Given problem -
Which lines in the records below contain the string "wiper"? Select and copy each of them, treating uppercase and lowercase letters as different.

Data listing -
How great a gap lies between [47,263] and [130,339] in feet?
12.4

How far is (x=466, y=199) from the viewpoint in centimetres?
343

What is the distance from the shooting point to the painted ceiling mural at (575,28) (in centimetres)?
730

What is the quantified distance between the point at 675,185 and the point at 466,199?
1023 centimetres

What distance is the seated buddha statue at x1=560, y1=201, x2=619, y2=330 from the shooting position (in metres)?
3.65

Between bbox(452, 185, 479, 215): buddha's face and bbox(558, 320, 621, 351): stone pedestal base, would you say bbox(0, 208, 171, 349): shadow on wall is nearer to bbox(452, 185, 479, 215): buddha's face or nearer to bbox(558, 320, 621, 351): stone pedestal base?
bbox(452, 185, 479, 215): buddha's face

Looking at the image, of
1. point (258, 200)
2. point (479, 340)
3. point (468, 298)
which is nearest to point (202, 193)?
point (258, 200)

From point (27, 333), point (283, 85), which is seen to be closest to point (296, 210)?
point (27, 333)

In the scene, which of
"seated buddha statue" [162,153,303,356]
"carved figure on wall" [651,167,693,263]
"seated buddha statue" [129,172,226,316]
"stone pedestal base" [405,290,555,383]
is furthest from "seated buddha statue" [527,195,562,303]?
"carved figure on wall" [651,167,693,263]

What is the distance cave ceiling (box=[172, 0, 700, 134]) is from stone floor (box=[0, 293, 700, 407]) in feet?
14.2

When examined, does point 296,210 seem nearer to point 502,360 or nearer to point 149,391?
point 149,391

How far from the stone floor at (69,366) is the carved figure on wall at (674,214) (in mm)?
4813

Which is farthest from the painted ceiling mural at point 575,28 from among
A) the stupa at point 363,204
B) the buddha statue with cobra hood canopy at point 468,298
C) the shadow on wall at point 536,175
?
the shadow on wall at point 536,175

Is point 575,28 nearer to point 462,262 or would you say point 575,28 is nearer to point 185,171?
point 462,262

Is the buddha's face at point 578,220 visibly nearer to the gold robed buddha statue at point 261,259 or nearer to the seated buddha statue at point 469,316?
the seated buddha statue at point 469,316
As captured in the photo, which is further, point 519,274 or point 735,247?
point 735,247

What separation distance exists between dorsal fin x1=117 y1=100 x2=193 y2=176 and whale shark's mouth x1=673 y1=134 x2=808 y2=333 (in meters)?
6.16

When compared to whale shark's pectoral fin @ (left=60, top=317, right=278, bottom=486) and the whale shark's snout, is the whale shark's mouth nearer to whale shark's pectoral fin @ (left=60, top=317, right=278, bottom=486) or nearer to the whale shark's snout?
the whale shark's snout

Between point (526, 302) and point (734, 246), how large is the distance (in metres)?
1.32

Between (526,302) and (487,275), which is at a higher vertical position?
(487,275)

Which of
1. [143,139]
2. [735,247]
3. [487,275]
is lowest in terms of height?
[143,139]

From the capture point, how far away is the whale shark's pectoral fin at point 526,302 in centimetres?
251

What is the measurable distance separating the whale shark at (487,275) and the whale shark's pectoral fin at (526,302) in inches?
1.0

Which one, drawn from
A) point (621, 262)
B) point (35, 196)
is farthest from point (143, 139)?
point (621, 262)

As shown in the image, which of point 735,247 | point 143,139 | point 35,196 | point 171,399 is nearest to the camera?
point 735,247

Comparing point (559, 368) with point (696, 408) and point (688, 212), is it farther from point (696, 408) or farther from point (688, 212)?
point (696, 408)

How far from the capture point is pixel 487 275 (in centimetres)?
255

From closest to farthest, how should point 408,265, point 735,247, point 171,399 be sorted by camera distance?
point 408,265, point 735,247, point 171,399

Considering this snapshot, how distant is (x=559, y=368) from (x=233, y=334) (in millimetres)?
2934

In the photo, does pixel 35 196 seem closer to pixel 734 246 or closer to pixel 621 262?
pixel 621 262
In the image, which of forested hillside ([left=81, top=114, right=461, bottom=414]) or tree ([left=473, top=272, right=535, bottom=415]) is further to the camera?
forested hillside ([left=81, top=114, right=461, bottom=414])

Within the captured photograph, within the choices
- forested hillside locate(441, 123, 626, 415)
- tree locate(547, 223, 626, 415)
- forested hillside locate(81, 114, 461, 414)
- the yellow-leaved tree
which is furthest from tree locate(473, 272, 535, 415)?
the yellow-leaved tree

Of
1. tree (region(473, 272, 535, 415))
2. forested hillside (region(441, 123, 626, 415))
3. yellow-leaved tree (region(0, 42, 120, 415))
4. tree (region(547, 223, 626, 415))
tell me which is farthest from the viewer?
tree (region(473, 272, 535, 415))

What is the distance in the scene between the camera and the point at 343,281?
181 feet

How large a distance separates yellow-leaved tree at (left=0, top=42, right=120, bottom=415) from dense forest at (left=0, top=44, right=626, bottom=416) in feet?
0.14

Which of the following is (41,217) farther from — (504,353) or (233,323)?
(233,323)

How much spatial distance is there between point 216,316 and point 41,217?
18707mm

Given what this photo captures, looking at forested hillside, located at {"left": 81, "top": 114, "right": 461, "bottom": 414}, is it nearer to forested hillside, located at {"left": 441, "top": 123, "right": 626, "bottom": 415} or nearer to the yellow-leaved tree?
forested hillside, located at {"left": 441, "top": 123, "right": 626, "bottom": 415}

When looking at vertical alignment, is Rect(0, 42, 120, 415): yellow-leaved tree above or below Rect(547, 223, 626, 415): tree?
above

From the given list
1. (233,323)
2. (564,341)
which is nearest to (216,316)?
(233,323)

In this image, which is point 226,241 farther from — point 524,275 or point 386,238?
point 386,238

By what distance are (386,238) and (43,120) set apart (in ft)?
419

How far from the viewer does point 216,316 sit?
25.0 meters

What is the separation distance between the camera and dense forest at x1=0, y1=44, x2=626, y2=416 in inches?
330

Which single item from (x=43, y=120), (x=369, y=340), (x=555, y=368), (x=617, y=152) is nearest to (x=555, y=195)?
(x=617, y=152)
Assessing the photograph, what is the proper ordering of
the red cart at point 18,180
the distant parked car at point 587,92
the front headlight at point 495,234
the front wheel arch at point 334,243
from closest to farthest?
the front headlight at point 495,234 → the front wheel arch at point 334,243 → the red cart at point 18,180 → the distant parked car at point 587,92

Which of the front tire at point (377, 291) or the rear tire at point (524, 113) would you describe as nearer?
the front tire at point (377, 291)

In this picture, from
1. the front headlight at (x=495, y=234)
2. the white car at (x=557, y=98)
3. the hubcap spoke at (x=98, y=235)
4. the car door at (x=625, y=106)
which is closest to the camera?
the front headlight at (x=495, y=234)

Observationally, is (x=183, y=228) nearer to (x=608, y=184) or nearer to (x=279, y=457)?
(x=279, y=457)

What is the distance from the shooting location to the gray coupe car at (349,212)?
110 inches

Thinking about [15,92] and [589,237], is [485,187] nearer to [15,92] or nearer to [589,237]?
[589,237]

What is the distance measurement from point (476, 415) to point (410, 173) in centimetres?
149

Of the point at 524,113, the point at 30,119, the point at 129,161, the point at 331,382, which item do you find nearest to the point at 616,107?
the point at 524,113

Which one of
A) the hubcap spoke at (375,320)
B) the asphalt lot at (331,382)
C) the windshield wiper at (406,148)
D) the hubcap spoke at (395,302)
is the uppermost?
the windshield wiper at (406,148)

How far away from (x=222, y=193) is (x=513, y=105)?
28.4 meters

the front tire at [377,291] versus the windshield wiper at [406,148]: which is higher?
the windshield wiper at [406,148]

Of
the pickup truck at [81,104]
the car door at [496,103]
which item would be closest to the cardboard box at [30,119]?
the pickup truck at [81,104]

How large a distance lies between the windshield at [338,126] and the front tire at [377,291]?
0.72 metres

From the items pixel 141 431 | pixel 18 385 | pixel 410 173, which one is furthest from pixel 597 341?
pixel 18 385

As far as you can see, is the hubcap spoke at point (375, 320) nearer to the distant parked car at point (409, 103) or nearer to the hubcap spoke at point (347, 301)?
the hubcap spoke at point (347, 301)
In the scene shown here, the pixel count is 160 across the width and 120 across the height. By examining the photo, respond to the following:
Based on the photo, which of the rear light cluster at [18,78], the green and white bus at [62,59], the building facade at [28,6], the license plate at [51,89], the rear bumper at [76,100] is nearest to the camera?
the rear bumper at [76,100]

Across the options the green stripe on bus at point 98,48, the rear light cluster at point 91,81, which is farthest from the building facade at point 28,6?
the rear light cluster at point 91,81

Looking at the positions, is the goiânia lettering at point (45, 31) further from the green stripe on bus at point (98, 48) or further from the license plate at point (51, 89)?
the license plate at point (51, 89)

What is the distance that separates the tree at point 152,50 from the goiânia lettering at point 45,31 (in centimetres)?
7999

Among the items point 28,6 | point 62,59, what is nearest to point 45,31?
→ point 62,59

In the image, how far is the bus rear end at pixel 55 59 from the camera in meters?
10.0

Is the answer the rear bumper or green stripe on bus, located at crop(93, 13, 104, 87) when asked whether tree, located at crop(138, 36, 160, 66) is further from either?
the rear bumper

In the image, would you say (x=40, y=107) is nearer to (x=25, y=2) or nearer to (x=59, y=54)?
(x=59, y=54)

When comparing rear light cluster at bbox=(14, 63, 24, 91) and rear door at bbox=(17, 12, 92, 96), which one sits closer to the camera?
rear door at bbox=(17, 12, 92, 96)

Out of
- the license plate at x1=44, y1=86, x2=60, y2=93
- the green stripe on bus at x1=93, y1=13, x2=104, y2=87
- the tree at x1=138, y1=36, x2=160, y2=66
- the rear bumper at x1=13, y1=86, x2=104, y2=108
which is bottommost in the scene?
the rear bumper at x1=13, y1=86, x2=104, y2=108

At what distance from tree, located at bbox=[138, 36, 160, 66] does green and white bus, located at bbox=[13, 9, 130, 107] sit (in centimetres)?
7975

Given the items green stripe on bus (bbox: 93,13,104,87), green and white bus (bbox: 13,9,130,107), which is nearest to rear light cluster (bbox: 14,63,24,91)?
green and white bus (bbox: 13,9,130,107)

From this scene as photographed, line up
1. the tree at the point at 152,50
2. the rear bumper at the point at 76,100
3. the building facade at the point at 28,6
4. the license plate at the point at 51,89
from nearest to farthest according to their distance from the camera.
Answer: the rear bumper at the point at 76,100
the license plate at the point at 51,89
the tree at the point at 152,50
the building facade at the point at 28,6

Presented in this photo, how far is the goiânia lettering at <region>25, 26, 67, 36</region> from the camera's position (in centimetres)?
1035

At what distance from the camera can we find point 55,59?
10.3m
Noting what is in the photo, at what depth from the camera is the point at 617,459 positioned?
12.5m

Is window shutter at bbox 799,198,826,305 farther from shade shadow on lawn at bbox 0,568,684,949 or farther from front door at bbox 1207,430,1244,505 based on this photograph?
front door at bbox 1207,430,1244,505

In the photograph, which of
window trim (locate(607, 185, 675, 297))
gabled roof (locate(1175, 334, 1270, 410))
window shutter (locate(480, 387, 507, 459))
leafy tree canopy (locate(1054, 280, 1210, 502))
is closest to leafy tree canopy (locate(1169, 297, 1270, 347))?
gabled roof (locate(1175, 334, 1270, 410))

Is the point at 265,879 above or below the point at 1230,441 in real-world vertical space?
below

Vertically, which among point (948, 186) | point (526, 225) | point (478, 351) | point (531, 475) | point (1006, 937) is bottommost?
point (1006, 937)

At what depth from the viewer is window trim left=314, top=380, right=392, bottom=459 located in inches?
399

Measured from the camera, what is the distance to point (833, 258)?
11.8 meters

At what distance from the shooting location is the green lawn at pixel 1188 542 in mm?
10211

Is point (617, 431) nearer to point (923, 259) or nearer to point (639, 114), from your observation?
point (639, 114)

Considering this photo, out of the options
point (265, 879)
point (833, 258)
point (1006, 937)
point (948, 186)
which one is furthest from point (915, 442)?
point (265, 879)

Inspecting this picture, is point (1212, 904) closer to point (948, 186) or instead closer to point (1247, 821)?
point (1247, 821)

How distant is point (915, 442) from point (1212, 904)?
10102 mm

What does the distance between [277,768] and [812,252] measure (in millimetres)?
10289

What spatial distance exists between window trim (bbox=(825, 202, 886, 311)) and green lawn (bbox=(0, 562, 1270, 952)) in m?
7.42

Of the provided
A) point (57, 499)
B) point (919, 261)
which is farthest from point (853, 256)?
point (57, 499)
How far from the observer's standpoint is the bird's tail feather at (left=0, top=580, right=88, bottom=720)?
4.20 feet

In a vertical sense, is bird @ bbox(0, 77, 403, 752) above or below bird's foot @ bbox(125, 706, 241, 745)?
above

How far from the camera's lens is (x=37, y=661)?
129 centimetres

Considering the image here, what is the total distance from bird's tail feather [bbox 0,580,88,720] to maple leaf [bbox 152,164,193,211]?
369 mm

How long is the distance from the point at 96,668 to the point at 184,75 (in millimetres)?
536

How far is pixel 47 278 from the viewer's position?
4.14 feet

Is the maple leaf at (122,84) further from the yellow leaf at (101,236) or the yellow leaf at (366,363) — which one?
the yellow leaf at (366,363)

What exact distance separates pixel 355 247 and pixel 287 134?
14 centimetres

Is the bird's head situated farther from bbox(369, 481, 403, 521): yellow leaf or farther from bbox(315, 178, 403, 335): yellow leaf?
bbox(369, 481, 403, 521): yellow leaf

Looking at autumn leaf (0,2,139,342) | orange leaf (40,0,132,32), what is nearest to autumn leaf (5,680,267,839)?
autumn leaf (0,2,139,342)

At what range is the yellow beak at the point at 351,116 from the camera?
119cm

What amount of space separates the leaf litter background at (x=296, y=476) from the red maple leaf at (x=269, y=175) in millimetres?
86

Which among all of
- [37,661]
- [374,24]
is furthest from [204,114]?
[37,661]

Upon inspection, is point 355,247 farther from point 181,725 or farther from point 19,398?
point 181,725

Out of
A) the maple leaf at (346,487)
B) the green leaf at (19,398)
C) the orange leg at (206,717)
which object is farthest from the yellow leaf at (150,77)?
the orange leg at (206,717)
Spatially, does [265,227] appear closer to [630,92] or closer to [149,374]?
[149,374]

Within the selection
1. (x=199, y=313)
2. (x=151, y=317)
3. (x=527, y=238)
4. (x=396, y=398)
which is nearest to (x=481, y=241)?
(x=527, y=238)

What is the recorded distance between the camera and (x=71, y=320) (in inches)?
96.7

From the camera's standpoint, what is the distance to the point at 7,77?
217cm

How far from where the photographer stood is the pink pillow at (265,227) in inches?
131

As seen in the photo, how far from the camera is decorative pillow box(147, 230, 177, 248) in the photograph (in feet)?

Response to this exercise -
C) the windshield wiper at (406,148)
the windshield wiper at (406,148)
the front tire at [377,291] versus the windshield wiper at [406,148]: which is higher?
the windshield wiper at [406,148]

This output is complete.